**Work item**
Only the text of the records, copied exactly, is wanted; no pictures.

[Crawled caption data]
[Start of section]

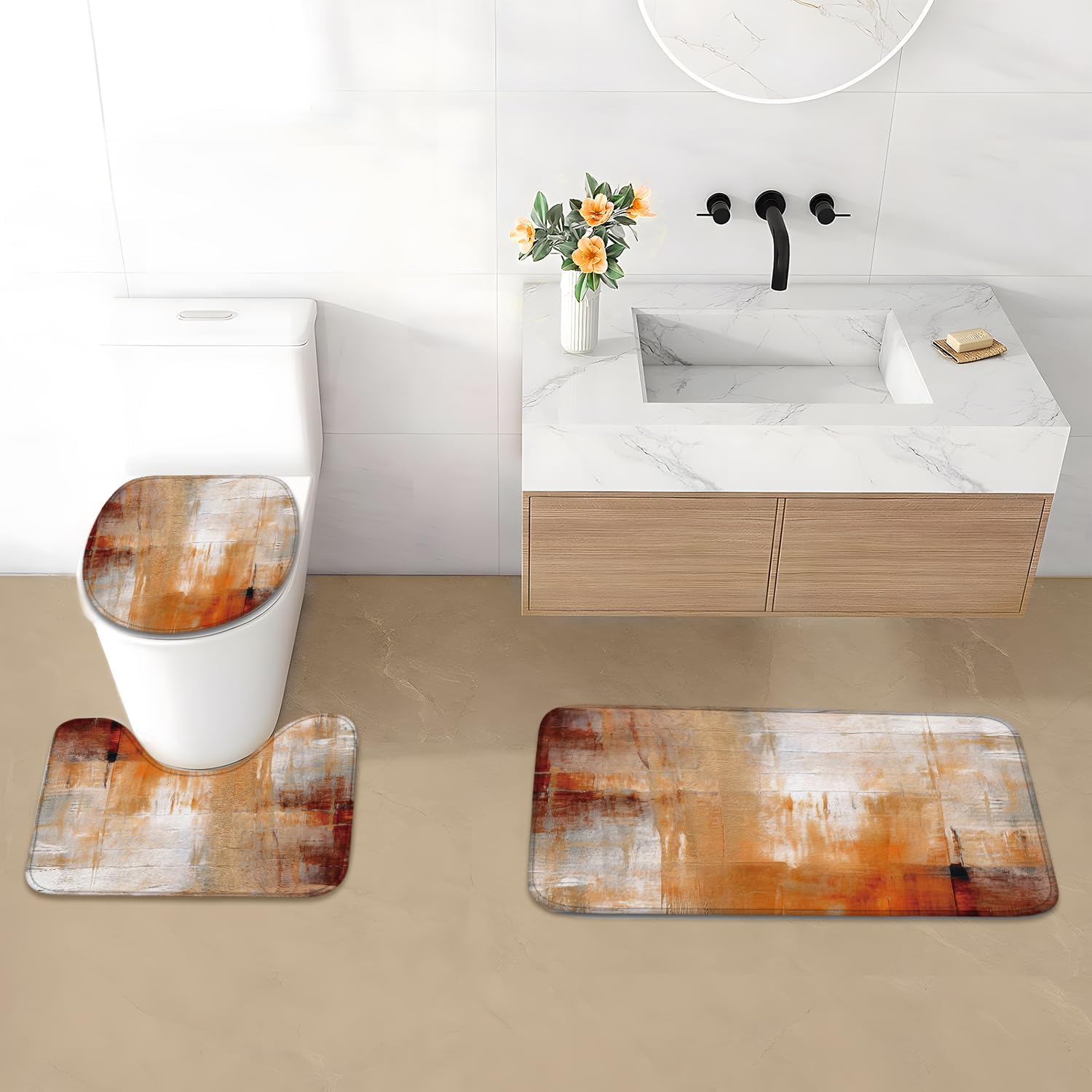 4Pcs Orange Shower Curtain Set, Rustic Vintage Burnt Orange Grey Abstract Bathroom Shower Curtain with Rugs and Accessories,with Non-Slip Rugs, Toilet Lid Cover and Bath Mat for Bathroom Set Decor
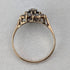 UK Vintage K9 Gold Sapphire & Cubic Zirconia Flower Design Ring (Japan size 13)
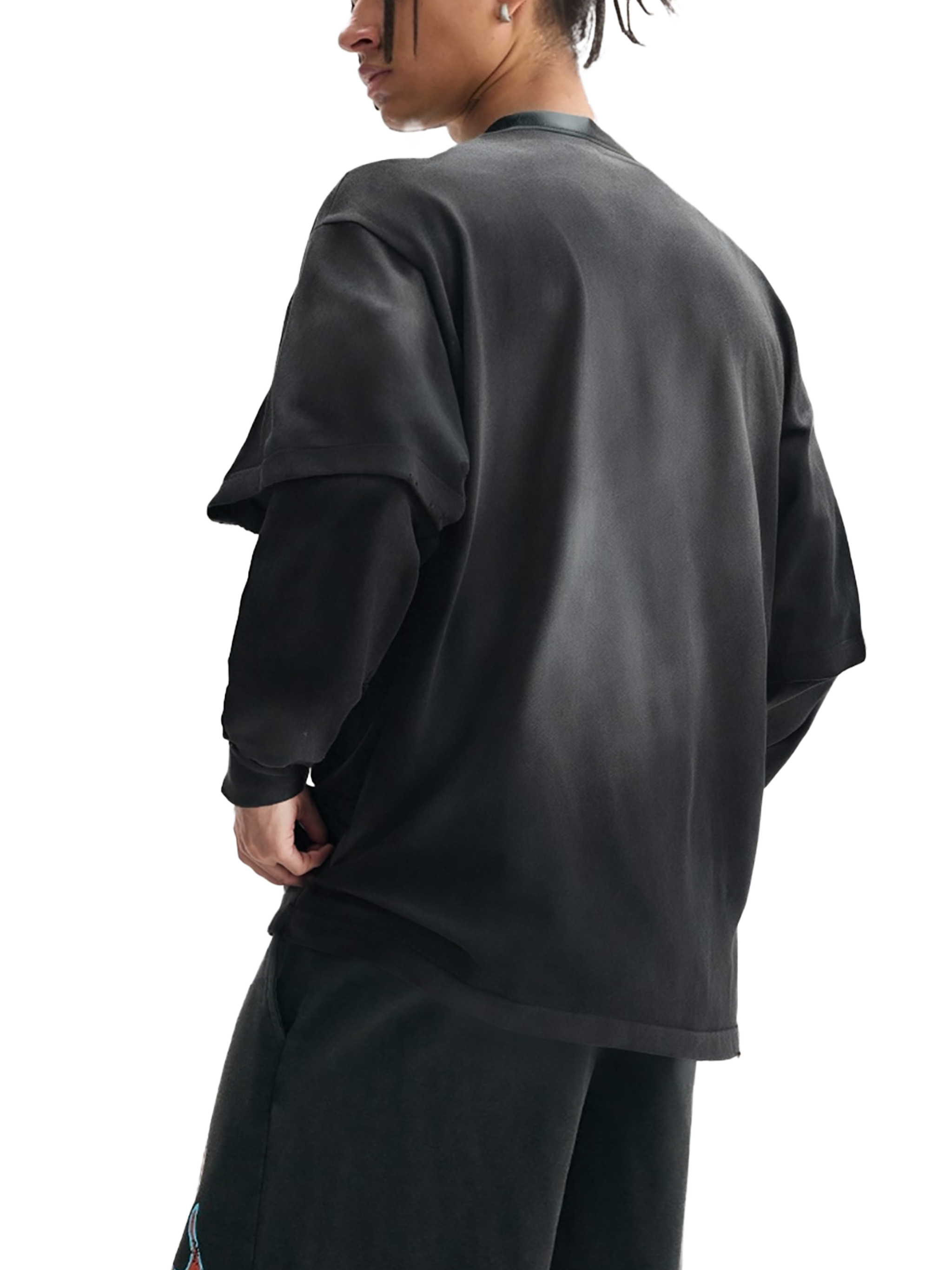 Unisex Sunfade Frayed Layered Long Sleeve T-Shirt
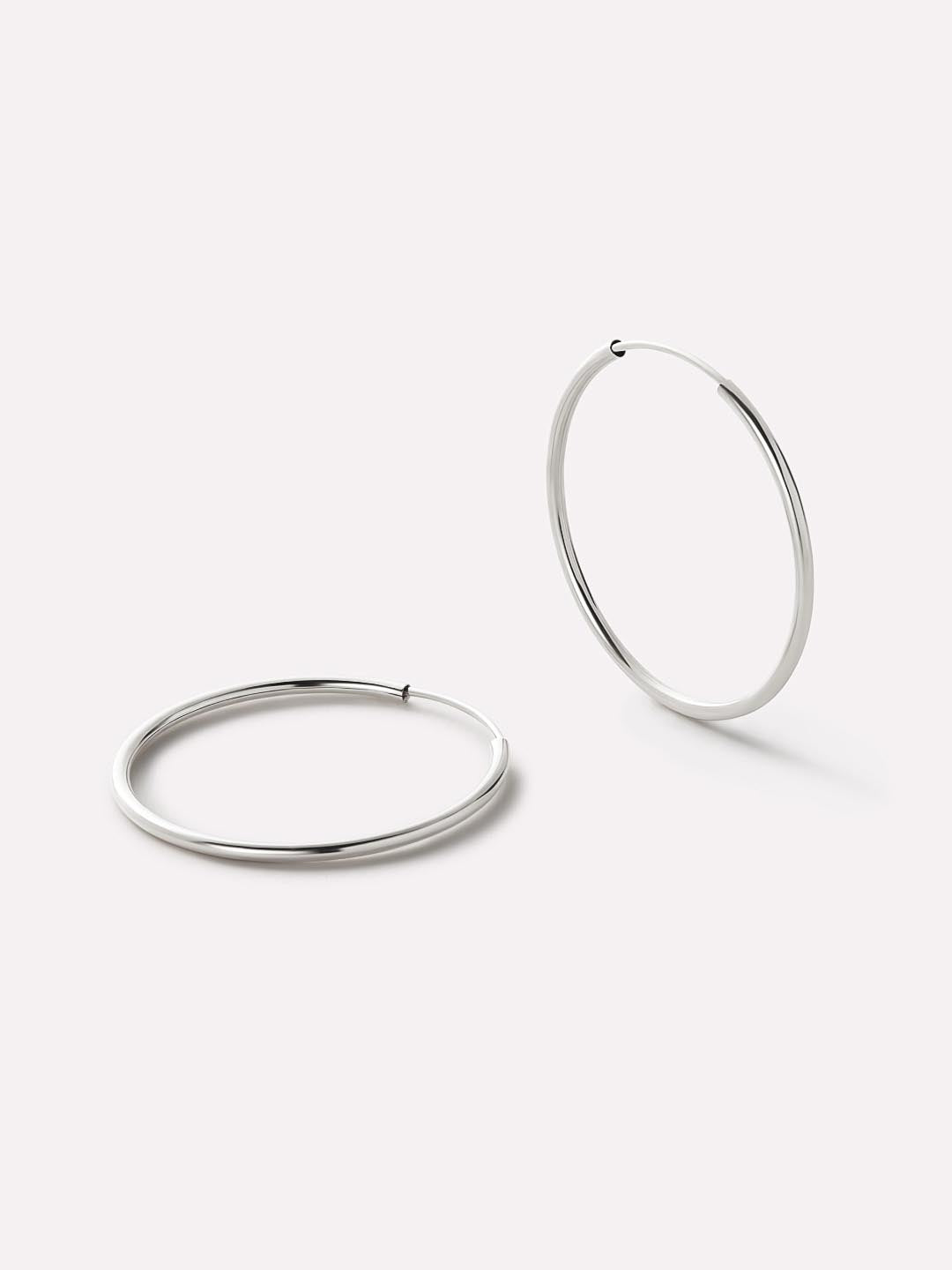 White Gold Hoop Earrings - White Gold Slim Hoops Large by MAVERA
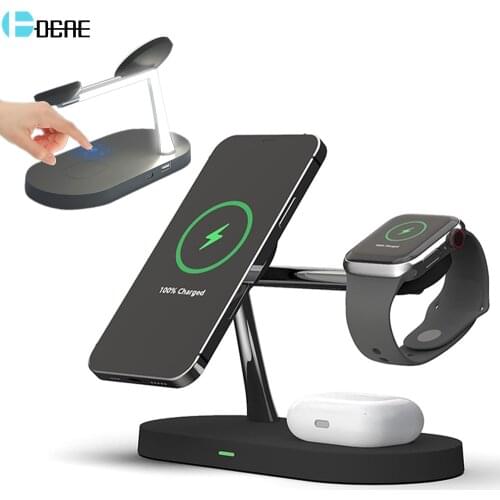 Wireless Chargers Stand Dock for iPhone 12 Mini Pro Max Magnetic Charger For Apple iWatch 6 Airpods 15W Qi Fast Charging Station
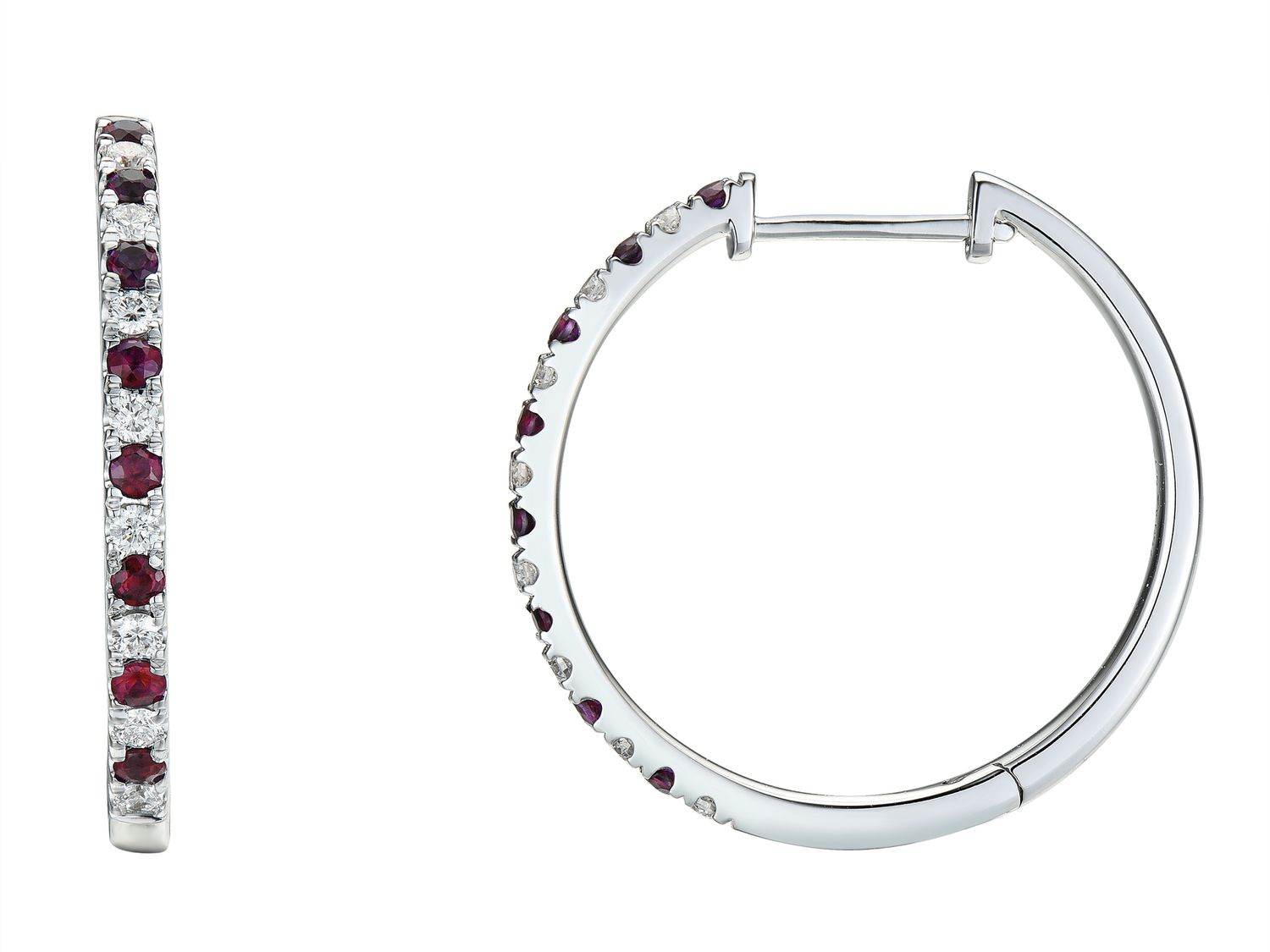 18KW RUBY DIA EARRING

[End of section]

**Output of the task**
 4Pcs Orange Shower Curtain Set, Rustic Vintage Burnt Orange Grey Abstract Bathroom Shower Curtain with Rugs and Accessories,with Non-Slip Rugs, Toilet Lid Cover and Bath Mat for Bathroom Set Decor
 UK Vintage K9 Gold Sapphire & Cubic Zirconia Flower Design Ring (Japan size 13)
 Unisex Sunfade Frayed Layered Long Sleeve T-Shirt
 White Gold Hoop Earrings - White Gold Slim Hoops Large by MAVERA
 Wireless Chargers Stand Dock for iPhone 12 Mini Pro Max Magnetic Charger For Apple iWatch 6 Airpods 15W Qi Fast Charging Station
 18KW RUBY DIA EARRING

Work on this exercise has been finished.